Without hearing a word, I admit, I don’t think the police needed to be so aggressive. The young guy was so obviously upset, but also not about to jump on anyone. It was almost as if they were looking for him to get angry enough to justify physical restraint tactics. My sense is that if they had asked him to come with them for questioning, he would have.
Who were these people? The accuser in the red hard hat, still quietly smoking his cigarette? The slight policewoman, ducking behind her partner? The religious and supportive but impotent uncle? The open-looking young man with contradictory clothing? The intimidating officer?
What are their stories? What chapter are they writing at this moment?
30 minutes later
Sequel: The “uncle” just came back… to pay for the two cups of coffee. Mi keAmcha Yisrael. His honesty inspires. Perhaps they are at the police station just two blocks away?

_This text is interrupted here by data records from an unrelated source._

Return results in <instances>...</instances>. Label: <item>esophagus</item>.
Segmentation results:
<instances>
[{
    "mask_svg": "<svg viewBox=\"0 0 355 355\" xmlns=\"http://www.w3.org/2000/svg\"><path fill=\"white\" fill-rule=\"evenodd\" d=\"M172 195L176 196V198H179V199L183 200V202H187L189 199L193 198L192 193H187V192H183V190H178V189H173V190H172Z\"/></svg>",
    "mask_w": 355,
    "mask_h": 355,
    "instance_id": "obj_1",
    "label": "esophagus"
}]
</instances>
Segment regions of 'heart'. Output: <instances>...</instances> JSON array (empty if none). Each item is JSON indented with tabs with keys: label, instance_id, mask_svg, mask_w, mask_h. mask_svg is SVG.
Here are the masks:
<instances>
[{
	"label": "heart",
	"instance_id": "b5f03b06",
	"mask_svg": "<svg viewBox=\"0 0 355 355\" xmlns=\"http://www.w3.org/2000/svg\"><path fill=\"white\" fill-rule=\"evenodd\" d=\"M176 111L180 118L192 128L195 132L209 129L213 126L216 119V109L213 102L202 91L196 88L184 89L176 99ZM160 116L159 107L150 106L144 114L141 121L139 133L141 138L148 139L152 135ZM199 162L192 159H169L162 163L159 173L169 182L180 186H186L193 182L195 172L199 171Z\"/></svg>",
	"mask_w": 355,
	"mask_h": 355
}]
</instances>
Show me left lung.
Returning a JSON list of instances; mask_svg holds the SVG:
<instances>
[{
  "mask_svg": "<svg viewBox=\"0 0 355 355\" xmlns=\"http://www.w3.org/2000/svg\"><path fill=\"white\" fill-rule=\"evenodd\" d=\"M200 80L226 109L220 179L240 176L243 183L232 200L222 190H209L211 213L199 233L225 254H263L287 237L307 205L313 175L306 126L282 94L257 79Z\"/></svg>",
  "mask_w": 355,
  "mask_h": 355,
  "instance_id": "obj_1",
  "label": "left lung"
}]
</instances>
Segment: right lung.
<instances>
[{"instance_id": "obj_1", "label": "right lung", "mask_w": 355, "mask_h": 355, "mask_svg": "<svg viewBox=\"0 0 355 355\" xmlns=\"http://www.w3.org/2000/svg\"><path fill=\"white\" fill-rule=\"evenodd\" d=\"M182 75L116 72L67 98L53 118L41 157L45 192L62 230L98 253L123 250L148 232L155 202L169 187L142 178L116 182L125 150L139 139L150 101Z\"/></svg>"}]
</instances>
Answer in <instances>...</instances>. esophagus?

Was he trying to help out his young friend without realizing what he was up to? Was he in the dark completely — maybe the young man was in a hit-and-run on his way over? Was the whole thing a mistake? I’ll never know.
I watch him walk away in the rain.
The picture? Their table, as they left it. Never did get a chance to finish the coffee.
The elevator panel at Ben Gurion airport, Tel Aviv:
3rd floor, Departures
2nd floor, Public Transport
1st floor, Orchard
Ground floor, Arrivals
Every airport should have an orchard, don’t you think?
Seen in a Helsinki hotel:
“Vegetal Base Soap”. I was surprised that this was important enough to bother shaping into the soap bar, although the effect is nice. Are many soaps still animal-based? If I were philosophically vegetarian, would this concern me in a hotel? What would I use if the soap had not been marked? Shampoo? Would I remain loyal to the hotel because of its consciousness, as demonstrated by the choice of vegetal soap? Is the green color (very unnatural for soap) meant to signal concern for the earth and its inhabitants?
Note: the plastic wrapper on the soap was so hard to remove that the housekeeping staff had left the package partially cut open.